New Zealand's Olympic dream of taking Sevens gold in Rio this year appears to be on shakier ground than it was 12 months ago when a host of best players were on the verge of committing to the abbreviated game.
A targeted recruitment drive failed to persuade Ben Smith, Julian Savea, Malakai Fekitoa and Beauden Barrett to sign up to Sevens and without the star names New Zealand are no more than a good outside bet to bring a medal home from Brazil.
Sitting third on the World Series table and with five tournaments left, the situation is not desperate or beyond salvaging. A victory this weekend in Vancouver will cut the gap between New Zealand and leaders Fiji and South Africa.
But victories have proven hard to come by and that's not likely to change. It's just as easy to see New Zealand finishing sixth as it is for them to be first.
In what feels like no time at all, the competition has changed beyond recognition with as many as 10 countries capable of winning tournaments. This became obvious when Kenya then the USA won events in 2014 and last year.
New Zealand Rugby are looking at a picture that they forecast some time ago.
They were aware the elevation of Sevens to the Olympics would see a host of countries pump more funding into their programmes and intensify the competition.
What they also forecast with some degree of confidence when they decided to make winning a gold medal at Rio a strategic priority, was that a number of high-profile All Blacks would commit to playing Sevens.
That's what had happened in the past in Commonwealth Games years - the lure was too much for some All Blacks to resist. The Olympics, it was thought, would have even greater allure and the squad would be bolstered by game-changing athletes such as Savea, Smith and Barrett.

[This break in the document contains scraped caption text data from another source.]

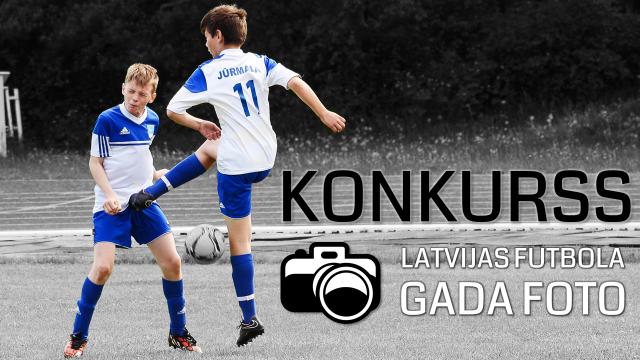 Latvijas futbola gada foto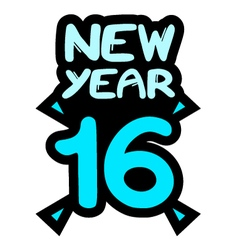 new year 2016 symbol vector image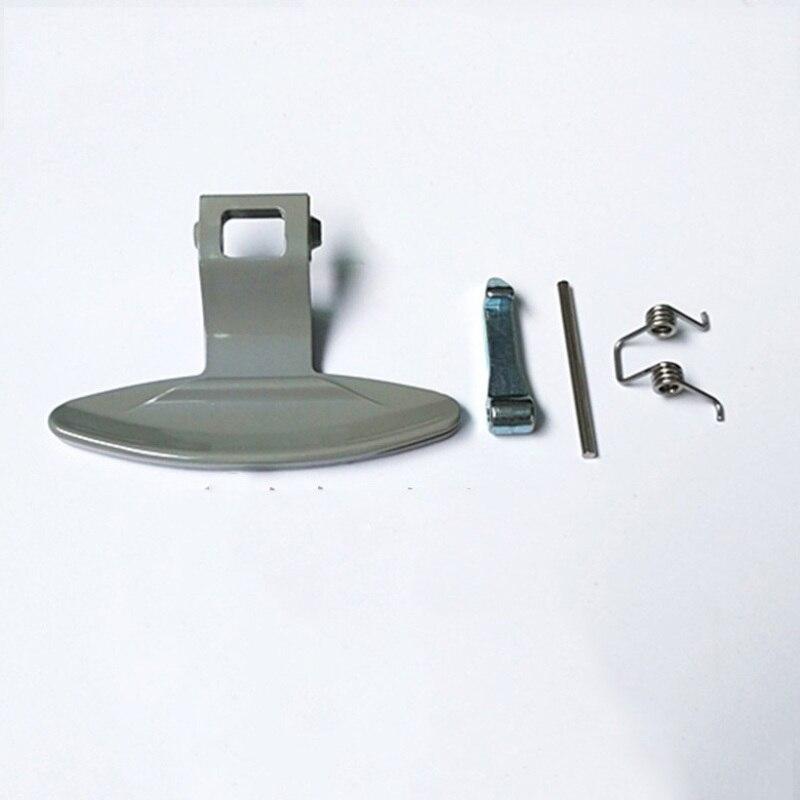 Original New For LG Drum Washing Machine Door Handle WD-T80105 WD-T12235D WD-N80090U Door Buckle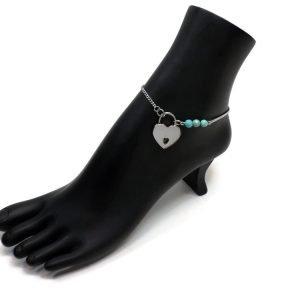 Gem Covenant Anklet – Discreet Slave Anklet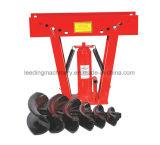 10ton油圧管の管のベンダー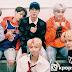 [Fakta] BTS Raih Posisi Tertinggi di Billboard Hot 100 untuk Grup K-Pop dengan Lagu 'DNA'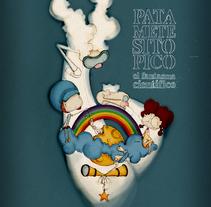 PATAMETESITOPICO, EL FANTASMA CIENTÍFICO. A Illustration project by Cristina Quiles - Oct 28 2010 07:08 PM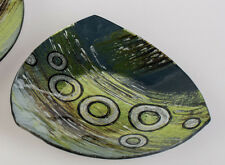 ☼ Formano Dekoteller 20 x 20 cm Glas Kreise grün Kerzenteller Metallic 808257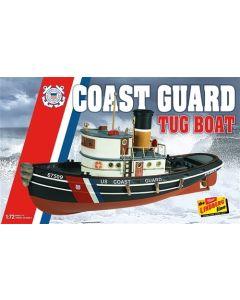 Plastbyggesett, lindberg-hl-228-coast-guard-tug-boat-scale-1-25, LIBHL228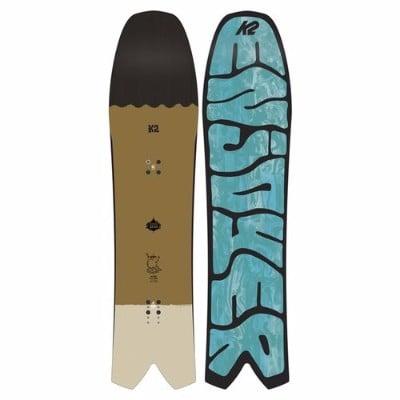 K2 2016 Cool Bean Snowboard Review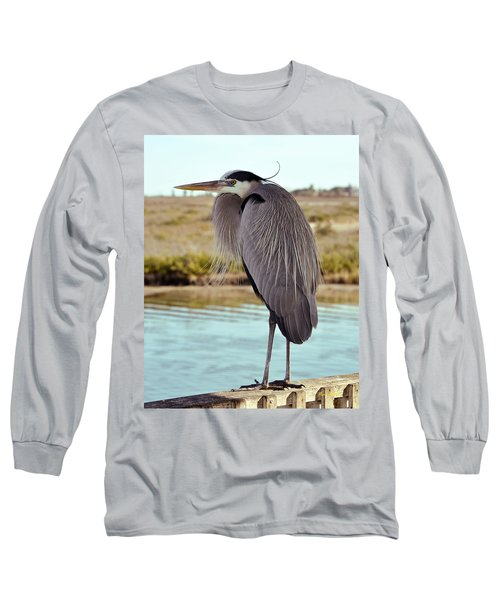 Fishing Buddy Long Sleeve T-Shirt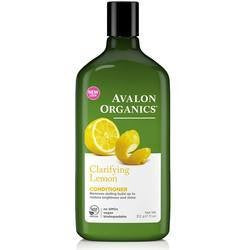 Conditioner Clarifying Lemon 325 ml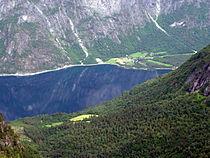 Eikesdalsvatnet (Eikesdalsee).JPG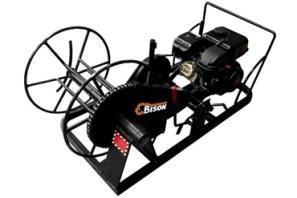 Wire Winder - Engine Driven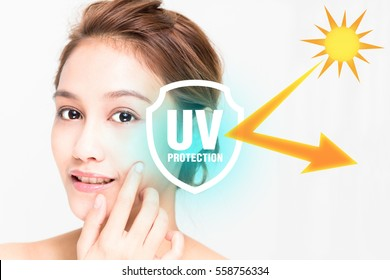 beautiful woman and sunscreen, UV protection.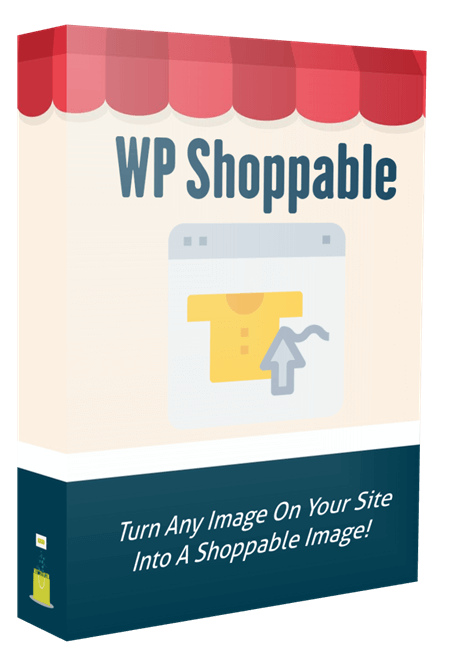 WP Shoppable Review – Turn Your Images Into Commission Machines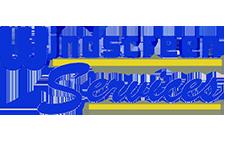 Windscreen Services logo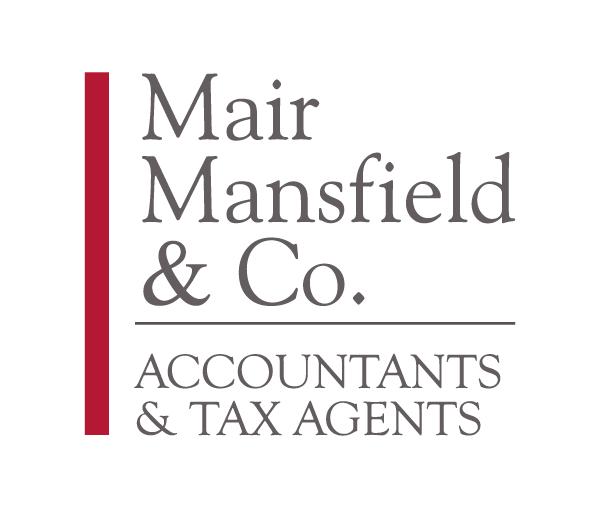 Mair Mansfield logo 600x508px v2 (white bg).png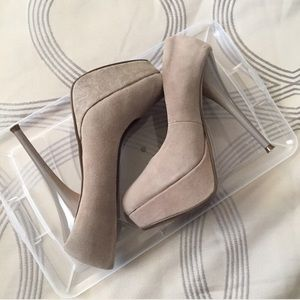 Luichiny Shoes - Luichiny Leg Acy Taupe Suede Pumps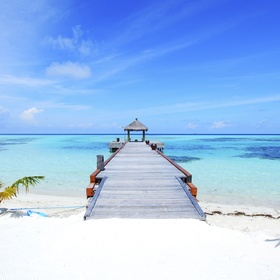Swim naked in the Caribbean - Bucket List Ideas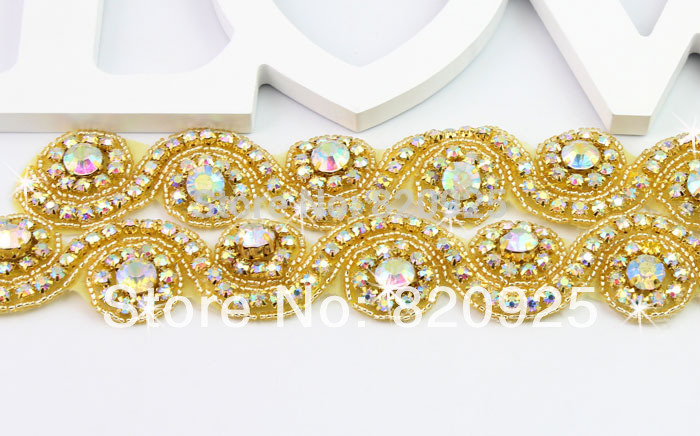 Gold trim applique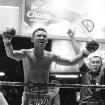 Muay Thai @ Lumpi...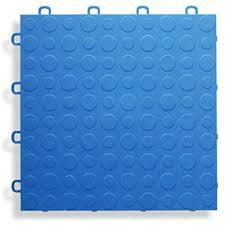 blocktile b0us4230 garage flooring interlocking tiles coin top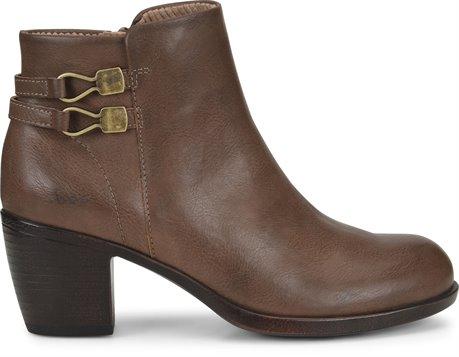 Style: Z56717
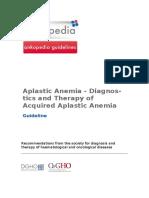 Aplastic Anemia Diagnostics and Therapy of Acquired Aplastic Anemia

The picture hasn't transpired that way, though, and not only has the competition intensified beyond all predictions, New Zealand, other than Sonny Bill Williams, haven't landed the big fish they wanted.
"There is no doubt that a number of countries feel that an Olympic opportunity is more attractive than it was four or five years ago and more resource is being applied," says New Zealand Rugby chief executive Steve Tew.
"There is no better reflection of that than the USA. A number of teams, including ourselves, are finding it hard to be as consistent as we were. From a World Rugby point of view it's a good thing for the series to be this competitive. Are we comfortable with where we are at? We want to win and our goal is to win gold at Rio. Have we done enough ... on balance I think we have."
The balance that Tew talks about is the need to continue to produce a winning All Blacks team this year. Because NZR is chasing two effectively competing dreams, the country's leading players were given the choice about Sevens rather than be forced into it.
While Tew doesn't want to say publicly how he feels about the mass rejection of the union's ambition, he remains hopeful that things will be different in 2020.
"The key is to remember it was the athletes' choice," he says. "We got a lot of people over a long period of time to work out what was best way to frame it. We took money out so no one was worse off. There would be no financial imposition to playing Sevens.
"We categorised things so some players would have to commit fully and others would play some. The players were able to think it over and I know that for most of them it was an incredibly hard decision to make.
"I do believe that we will have a significant uptake at the next Olympics."